Dans la session « Annexes », le lecteur peut avoir accès à vingt fiches qui composent le « Glossaire des Mots et des expressions les plus courants du langage wesh-wesh » et à une vingtaine d’extraits des échanges linguistico-communicatifs récoltés afin de montrer le contexte d’usage « naturel » sur Twitter francophone.

La postface de Giulia PAPOFF (pp. 147-151) remarque la spécificité de la recherche linguistique développée par Vincenzo Simoniello sur la créativité lexicale et tous les aspects sémantiques, morphosyntaxiques et discursifs qui sont propres au langage des SMS, à l’argot Internet et au langage wesh-wesh des jeunes banlieusards issus de l’immigration en France. La créativité des « enfants du numérique » se combine avec l’essor des nouvelles technologies de l’information et de la communication numérique et elles créent des variétés nouvelles de la langue française, des codes linguistiques, parfois cryptiques, où la dimension ludique et la dimension sociolinguistique et culturelle jouent souvent un rôle de premier plan.

• _OBJECTIF ÉNONCÉ 1_
Selon l'extrait sur le langage wesh-wesh, combien de fiches composent le glossaire présenté dans la section « Annexes » ?
• _OBJECTIF ÉNONCÉ 2_
Poursuivez l'extrait sur le langage wesh-wesh à la suite de sa dernière phrase.
Les entrées n'interviennent en rien ici.

• _DONNÉES ENREGISTRÉES_
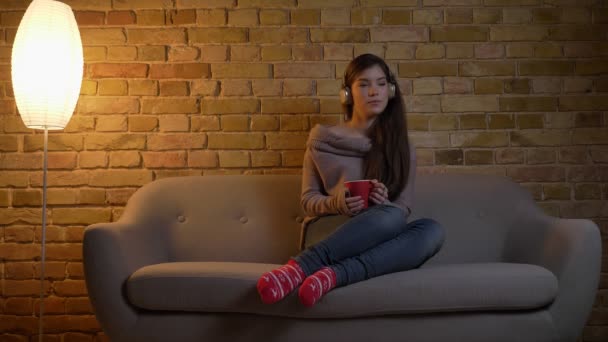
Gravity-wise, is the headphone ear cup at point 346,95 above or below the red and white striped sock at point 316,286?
above

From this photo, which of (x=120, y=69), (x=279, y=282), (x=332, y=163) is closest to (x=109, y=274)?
(x=279, y=282)

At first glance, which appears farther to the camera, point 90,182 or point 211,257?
point 90,182

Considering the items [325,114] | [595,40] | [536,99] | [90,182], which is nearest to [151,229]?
[90,182]

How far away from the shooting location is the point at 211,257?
7.39ft

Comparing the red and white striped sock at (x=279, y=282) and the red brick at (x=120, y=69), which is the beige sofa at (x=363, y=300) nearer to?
the red and white striped sock at (x=279, y=282)

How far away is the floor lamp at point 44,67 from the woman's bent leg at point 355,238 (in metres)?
1.22

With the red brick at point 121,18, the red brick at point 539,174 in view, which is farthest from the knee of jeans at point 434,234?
the red brick at point 121,18

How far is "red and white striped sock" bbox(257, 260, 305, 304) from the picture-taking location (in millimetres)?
1577

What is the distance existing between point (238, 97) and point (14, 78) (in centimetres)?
96

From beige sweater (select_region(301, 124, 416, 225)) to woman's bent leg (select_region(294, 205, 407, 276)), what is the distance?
0.95 ft

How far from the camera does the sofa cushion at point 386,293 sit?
1669 mm

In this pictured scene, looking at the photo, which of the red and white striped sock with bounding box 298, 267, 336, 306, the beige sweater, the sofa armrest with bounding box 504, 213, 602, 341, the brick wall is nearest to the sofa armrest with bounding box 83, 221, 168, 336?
the red and white striped sock with bounding box 298, 267, 336, 306

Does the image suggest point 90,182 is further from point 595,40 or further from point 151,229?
point 595,40

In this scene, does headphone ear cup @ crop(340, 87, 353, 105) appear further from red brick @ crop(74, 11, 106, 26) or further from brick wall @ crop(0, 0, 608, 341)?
red brick @ crop(74, 11, 106, 26)
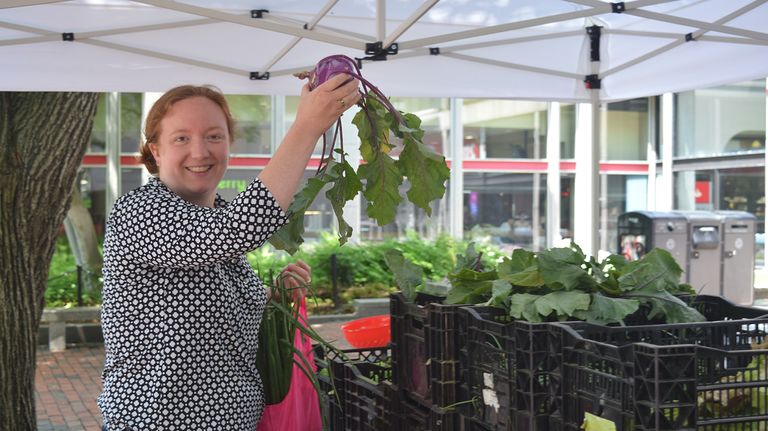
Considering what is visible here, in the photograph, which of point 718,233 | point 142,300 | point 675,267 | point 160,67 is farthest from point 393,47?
point 718,233

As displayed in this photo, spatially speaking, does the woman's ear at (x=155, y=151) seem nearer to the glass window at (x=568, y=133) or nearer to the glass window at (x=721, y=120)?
the glass window at (x=721, y=120)

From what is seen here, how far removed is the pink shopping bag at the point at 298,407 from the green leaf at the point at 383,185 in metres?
0.65

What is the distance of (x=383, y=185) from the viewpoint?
2270mm

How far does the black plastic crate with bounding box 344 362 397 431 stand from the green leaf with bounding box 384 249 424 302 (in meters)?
0.31

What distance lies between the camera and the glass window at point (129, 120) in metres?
16.8

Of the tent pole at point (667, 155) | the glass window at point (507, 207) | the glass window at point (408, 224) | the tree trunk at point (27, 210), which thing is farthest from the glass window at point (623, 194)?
the tree trunk at point (27, 210)

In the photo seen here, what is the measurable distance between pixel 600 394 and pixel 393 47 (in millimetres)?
2590

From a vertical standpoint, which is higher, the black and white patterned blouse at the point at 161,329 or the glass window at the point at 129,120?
the glass window at the point at 129,120

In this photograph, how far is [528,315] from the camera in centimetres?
233

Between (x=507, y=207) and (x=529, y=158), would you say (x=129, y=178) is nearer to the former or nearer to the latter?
(x=507, y=207)

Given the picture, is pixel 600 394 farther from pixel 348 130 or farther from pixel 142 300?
pixel 348 130

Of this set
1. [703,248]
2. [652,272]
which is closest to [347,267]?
[703,248]

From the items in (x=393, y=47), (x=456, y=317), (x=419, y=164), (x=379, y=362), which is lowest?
(x=379, y=362)

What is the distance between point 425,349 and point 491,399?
299 millimetres
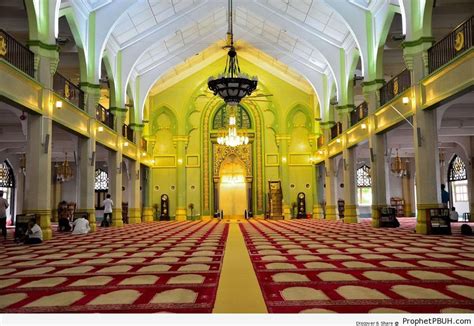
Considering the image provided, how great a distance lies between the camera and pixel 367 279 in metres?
3.26

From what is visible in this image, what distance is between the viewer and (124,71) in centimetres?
1302

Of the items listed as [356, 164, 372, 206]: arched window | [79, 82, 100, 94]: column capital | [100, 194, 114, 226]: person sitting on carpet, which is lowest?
[100, 194, 114, 226]: person sitting on carpet

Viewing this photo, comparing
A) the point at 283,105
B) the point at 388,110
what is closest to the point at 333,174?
the point at 283,105

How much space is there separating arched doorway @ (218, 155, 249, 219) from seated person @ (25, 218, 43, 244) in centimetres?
1096

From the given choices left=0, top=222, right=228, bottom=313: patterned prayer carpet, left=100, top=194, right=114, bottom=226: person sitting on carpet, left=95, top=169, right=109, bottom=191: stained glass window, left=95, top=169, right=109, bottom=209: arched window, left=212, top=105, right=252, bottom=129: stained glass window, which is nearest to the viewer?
left=0, top=222, right=228, bottom=313: patterned prayer carpet

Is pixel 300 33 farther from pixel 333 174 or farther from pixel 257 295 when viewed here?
pixel 257 295

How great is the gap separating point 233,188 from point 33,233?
11488mm

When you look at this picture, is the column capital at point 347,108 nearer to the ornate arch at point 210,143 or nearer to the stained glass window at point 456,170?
the ornate arch at point 210,143

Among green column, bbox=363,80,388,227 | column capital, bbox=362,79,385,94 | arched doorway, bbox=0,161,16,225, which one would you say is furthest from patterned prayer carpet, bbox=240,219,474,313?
arched doorway, bbox=0,161,16,225

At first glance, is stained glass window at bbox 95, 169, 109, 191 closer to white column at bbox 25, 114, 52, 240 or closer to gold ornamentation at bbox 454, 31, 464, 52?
white column at bbox 25, 114, 52, 240

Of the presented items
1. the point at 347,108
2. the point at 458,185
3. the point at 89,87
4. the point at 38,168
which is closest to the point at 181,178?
the point at 347,108

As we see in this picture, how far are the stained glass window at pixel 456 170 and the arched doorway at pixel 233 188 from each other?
28.7ft

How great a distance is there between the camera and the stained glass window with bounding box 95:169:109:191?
20.4 metres

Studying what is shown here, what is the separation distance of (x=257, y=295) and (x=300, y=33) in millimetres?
11149
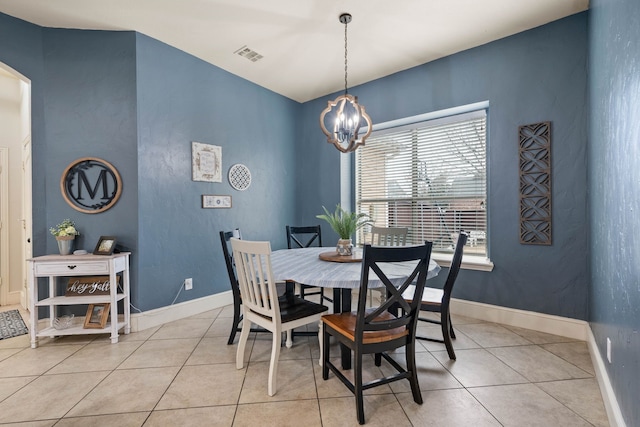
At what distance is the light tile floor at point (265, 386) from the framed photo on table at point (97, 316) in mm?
157

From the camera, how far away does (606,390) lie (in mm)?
1687

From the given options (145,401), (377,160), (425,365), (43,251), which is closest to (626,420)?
(425,365)

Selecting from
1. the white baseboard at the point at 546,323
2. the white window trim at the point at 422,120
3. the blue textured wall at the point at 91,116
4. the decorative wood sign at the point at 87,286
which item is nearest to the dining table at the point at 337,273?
the white baseboard at the point at 546,323

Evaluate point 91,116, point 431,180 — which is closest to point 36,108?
point 91,116

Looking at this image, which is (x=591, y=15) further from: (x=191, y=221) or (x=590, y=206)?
(x=191, y=221)

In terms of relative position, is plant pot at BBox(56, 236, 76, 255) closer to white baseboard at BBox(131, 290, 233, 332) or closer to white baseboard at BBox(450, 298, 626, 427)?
white baseboard at BBox(131, 290, 233, 332)

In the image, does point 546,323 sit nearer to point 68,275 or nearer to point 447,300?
point 447,300

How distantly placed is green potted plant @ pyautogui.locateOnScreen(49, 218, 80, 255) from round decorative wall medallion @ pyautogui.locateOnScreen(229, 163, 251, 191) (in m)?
1.64

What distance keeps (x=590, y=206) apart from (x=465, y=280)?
129cm

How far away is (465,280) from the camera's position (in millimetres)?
3199

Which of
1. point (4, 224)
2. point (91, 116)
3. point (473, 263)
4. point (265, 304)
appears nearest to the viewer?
point (265, 304)

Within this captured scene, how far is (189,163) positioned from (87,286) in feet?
5.03

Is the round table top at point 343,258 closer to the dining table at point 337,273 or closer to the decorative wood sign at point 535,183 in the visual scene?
the dining table at point 337,273

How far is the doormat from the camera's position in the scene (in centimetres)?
277
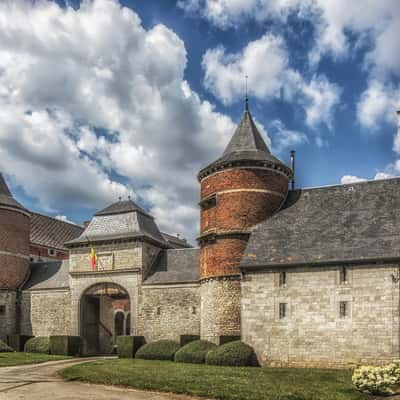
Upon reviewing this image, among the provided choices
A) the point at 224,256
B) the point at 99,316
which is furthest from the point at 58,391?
the point at 99,316

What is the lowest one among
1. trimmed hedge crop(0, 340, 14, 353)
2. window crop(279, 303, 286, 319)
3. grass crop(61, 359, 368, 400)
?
trimmed hedge crop(0, 340, 14, 353)

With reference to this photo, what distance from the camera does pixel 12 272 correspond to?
40.4m

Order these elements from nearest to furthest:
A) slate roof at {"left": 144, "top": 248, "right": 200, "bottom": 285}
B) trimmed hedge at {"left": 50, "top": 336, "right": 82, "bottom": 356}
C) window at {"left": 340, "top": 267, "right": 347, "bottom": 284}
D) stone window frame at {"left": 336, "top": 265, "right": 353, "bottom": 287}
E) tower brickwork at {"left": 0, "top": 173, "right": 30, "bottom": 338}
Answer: stone window frame at {"left": 336, "top": 265, "right": 353, "bottom": 287}, window at {"left": 340, "top": 267, "right": 347, "bottom": 284}, trimmed hedge at {"left": 50, "top": 336, "right": 82, "bottom": 356}, slate roof at {"left": 144, "top": 248, "right": 200, "bottom": 285}, tower brickwork at {"left": 0, "top": 173, "right": 30, "bottom": 338}

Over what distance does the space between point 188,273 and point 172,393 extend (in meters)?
18.9

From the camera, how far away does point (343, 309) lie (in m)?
23.6

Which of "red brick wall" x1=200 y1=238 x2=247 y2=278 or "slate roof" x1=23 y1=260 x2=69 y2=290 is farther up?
"red brick wall" x1=200 y1=238 x2=247 y2=278

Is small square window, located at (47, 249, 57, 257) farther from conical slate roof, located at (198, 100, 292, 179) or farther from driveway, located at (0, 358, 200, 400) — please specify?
driveway, located at (0, 358, 200, 400)

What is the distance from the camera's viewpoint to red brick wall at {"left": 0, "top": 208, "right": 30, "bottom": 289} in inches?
1570

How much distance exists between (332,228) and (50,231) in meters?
34.7

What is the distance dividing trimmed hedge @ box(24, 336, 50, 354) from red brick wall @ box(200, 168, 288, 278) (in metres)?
12.3

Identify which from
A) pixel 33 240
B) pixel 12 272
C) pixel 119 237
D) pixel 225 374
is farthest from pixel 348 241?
pixel 33 240

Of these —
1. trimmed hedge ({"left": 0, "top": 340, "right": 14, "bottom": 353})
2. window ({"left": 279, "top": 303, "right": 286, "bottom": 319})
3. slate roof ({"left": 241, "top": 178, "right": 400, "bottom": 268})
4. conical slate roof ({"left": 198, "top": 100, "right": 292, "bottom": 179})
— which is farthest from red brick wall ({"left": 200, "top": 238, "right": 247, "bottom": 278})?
trimmed hedge ({"left": 0, "top": 340, "right": 14, "bottom": 353})

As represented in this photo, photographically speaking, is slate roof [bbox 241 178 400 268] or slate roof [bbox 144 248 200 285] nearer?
slate roof [bbox 241 178 400 268]

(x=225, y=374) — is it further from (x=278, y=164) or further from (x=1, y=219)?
(x=1, y=219)
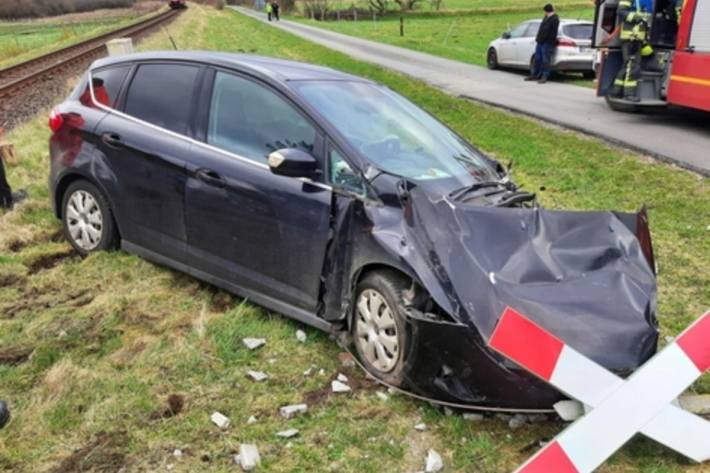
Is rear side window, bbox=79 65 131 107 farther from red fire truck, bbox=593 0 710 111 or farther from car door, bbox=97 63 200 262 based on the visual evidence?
red fire truck, bbox=593 0 710 111

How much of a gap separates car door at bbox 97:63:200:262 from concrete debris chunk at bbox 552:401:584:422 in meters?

• _RÉPONSE RÉDIGÉE 1_
Vingt fiches.

• _RÉPONSE RÉDIGÉE 2_
Dans l’ensemble, l’ouvrage de Vincenzo Simoniello se remarque par la richesse des contenus proposés qui offrent une nouvelle réflexion sur la communication numérique et le développement de la langue française par les jeunes dans les médias sociaux. L’analyse lexicographique et lexicologique des lemmes choisis donne au lecteur la possibilité de connaître dans le détail le langage wesh-wesh utilisé par les jeunes dans la twittosphère en français.